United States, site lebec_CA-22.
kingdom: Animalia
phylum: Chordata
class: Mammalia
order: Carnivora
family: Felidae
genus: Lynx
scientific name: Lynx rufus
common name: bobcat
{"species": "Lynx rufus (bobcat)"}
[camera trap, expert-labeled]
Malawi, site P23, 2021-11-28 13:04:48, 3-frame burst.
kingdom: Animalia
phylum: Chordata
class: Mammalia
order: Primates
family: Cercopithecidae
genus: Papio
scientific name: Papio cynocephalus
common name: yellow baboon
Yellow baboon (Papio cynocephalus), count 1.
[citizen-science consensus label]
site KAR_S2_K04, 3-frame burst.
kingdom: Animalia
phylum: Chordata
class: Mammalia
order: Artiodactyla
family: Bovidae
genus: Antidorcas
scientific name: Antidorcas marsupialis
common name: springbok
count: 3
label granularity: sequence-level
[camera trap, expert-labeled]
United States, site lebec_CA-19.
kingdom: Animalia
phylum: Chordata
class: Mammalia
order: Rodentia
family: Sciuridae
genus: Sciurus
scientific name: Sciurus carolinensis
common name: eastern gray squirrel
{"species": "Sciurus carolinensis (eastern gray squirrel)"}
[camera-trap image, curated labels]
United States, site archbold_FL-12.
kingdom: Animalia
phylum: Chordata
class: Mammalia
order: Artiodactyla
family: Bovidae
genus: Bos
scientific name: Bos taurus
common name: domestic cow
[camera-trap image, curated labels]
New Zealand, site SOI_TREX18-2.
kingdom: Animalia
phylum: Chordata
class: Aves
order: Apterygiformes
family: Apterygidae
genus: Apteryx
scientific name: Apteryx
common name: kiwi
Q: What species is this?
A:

— What you should do —
Each of the lines above should be printed again precisely as it reads.

— Written solution —
United States, site lebec_CA-22.
kingdom: Animalia
phylum: Chordata
class: Mammalia
order: Carnivora
family: Felidae
genus: Lynx
scientific name: Lynx rufus
common name: bobcat
{"species": "Lynx rufus (bobcat)"}
[camera trap, expert-labeled]
Malawi, site P23, 2021-11-28 13:04:48, 3-frame burst.
kingdom: Animalia
phylum: Chordata
class: Mammalia
order: Primates
family: Cercopithecidae
genus: Papio
scientific name: Papio cynocephalus
common name: yellow baboon
Yellow baboon (Papio cynocephalus), count 1.
[citizen-science consensus label]
site KAR_S2_K04, 3-frame burst.
kingdom: Animalia
phylum: Chordata
class: Mammalia
order: Artiodactyla
family: Bovidae
genus: Antidorcas
scientific name: Antidorcas marsupialis
common name: springbok
count: 3
label granularity: sequence-level
[camera trap, expert-labeled]
United States, site lebec_CA-19.
kingdom: Animalia
phylum: Chordata
class: Mammalia
order: Rodentia
family: Sciuridae
genus: Sciurus
scientific name: Sciurus carolinensis
common name: eastern gray squirrel
{"species": "Sciurus carolinensis (eastern gray squirrel)"}
[camera-trap image, curated labels]
United States, site archbold_FL-12.
kingdom: Animalia
phylum: Chordata
class: Mammalia
order: Artiodactyla
family: Bovidae
genus: Bos
scientific name: Bos taurus
common name: domestic cow
[camera-trap image, curated labels]
New Zealand, site SOI_TREX18-2.
kingdom: Animalia
phylum: Chordata
class: Aves
order: Apterygiformes
family: Apterygidae
genus: Apteryx
scientific name: Apteryx
common name: kiwi
Q: What species is this?
A:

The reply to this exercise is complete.